Data Citation: The Old Rules Don’t Apply
James Frew and colleagues suggest how to bring academic citation into the database age

Solving today’s environmental problems involves vast amounts of data, which have to be gathered, stored, retrieved, analyzed, and, increasingly, cited in academic journals. That presents problems.

In the cover article of the September issue of Communications of the ACM, Bren associate professor James Frew and his co-authors, Peter Buneman and Susan Davidson from the University of Edinburgh and the University of Pennsylvania, respectively, describe the problem and how they might solve it. (Read the paper.)

James Frew

“For purposes of honesty and reproducibility, academic publishers are very rapidly moving toward requiring those who publish an article to also publish the data backing it up,” says Frew, an expert on data storage and provenance. “It’s happening now and is going to affect everybody.”

Citations have the important role of directing readers to supporting information and giving credit where it is due.
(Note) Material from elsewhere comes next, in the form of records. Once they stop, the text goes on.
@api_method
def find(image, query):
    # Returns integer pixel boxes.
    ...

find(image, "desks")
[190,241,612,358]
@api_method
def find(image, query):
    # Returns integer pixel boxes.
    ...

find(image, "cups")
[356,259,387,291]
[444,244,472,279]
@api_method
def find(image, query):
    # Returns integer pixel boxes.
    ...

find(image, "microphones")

While different fields and journals have their own specific citation rules, they are largely variations on a simple, universally accepted standard. That system that has worked fine for decades, as long as cited materials were fixed, unchanging objects like books or articles, but it doesn’t transfer to data.

Increasingly, scientific data is stored in large databases that have incredibly complex structures and are accessible via the web. And while some databases, like those containing election results, are static, others, which may contain yearly demographic data or climatological data from satellites, grow and change over time. At places like the UCSB National Center for Ecological Analysis and Synthesis (NCEAS), working groups create huge data sets by combining smaller sets from multiple researchers. When that data is cited, both the database and the person who originally gathered the data should be included in the citation.
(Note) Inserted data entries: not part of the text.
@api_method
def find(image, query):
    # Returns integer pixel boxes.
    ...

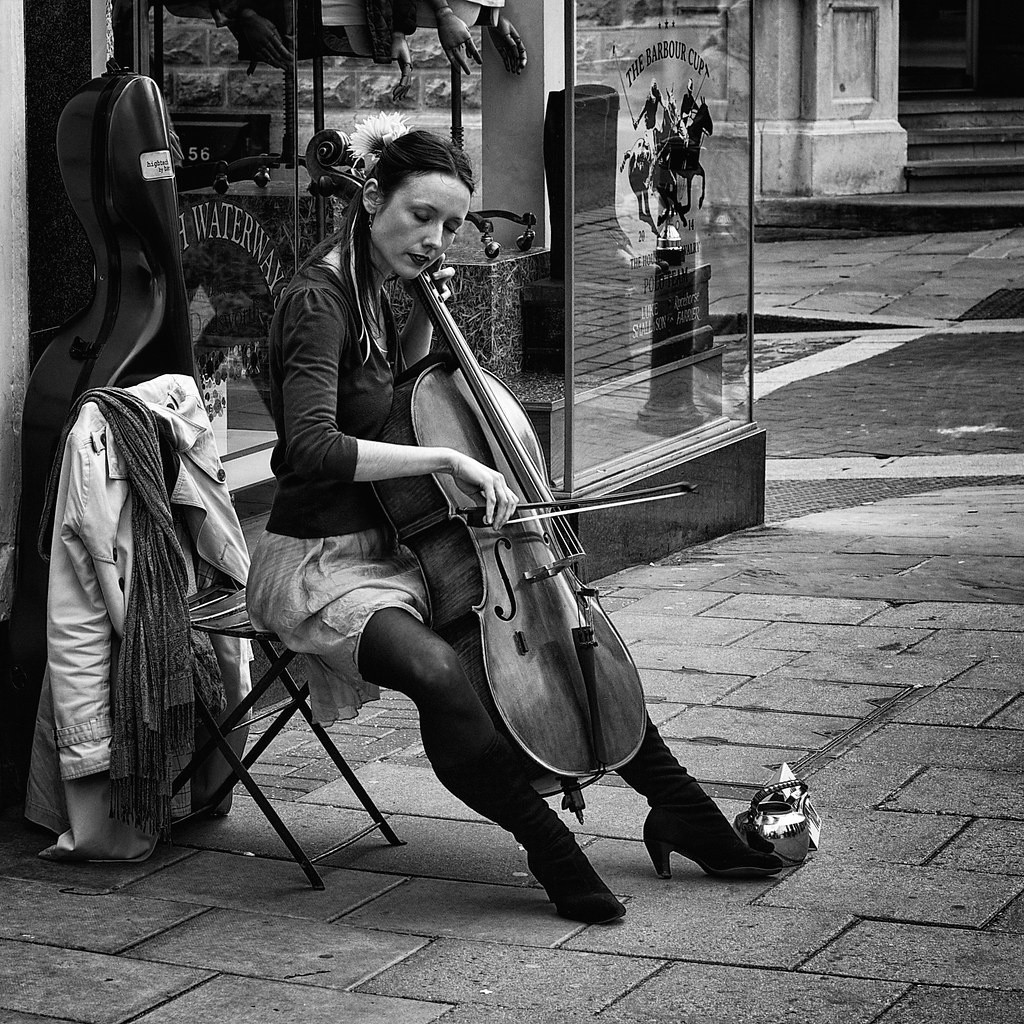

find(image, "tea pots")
[734,779,810,867]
Currently, however, even if scholars want to cite the sources of data they use, they may not be able to, because there is no standard tool for generating database citations. Frew explains the result: “We get one of two extremes in database citation. Either we get a citation to the complete database package or to a piece of information where the citation is so granular it cannot be connected back to the original data set.” It can also occur that there is no citation at all.

In the article, titled “Why Data Citation is a Computational Problem,” the authors describe a system within the database that would automatically generate a citation in a standardized format whenever data is extracted from a database.
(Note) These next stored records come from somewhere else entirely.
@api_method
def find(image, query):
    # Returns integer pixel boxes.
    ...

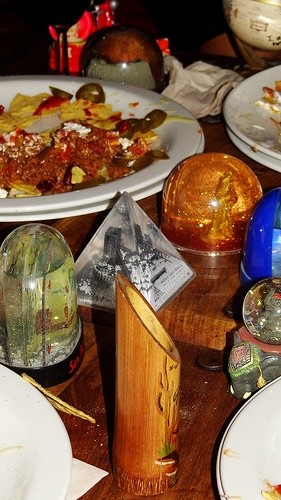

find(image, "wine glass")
[41,0,86,76]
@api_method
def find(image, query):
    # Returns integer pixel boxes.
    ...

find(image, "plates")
[222,63,281,174]
[0,362,73,500]
[0,75,206,223]
[216,377,281,500]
The authors suggest that by using the same computing power that makes databases possible, database citations can be made more specific while also accurately accounting for all data authors. Frew sees this as a responsibility that will fall to database managers, who would need to take three steps: 1) define the various ways their data can be queried or “viewed,” 2) create citation templates for the standard set of views, and 3) provide a computational mechanism to allow researchers to generate citations for specific queries. The authors outline a solution and show its versatility by applying it to two different scientific databases that Frew describes as being “radically different in both their structure and how they should be cited.”

Frew hopes that their suggestions will lay a foundation for expanding the kinds of citations available to the academic world, and that data citation information can be vastly improved by combining computational power with the foresight of database managers.

“My hope is that the article’s suggestions for automating citations will encourage managers to implement similar systems and make it easier for those using the data to cite it appropriately,” he said.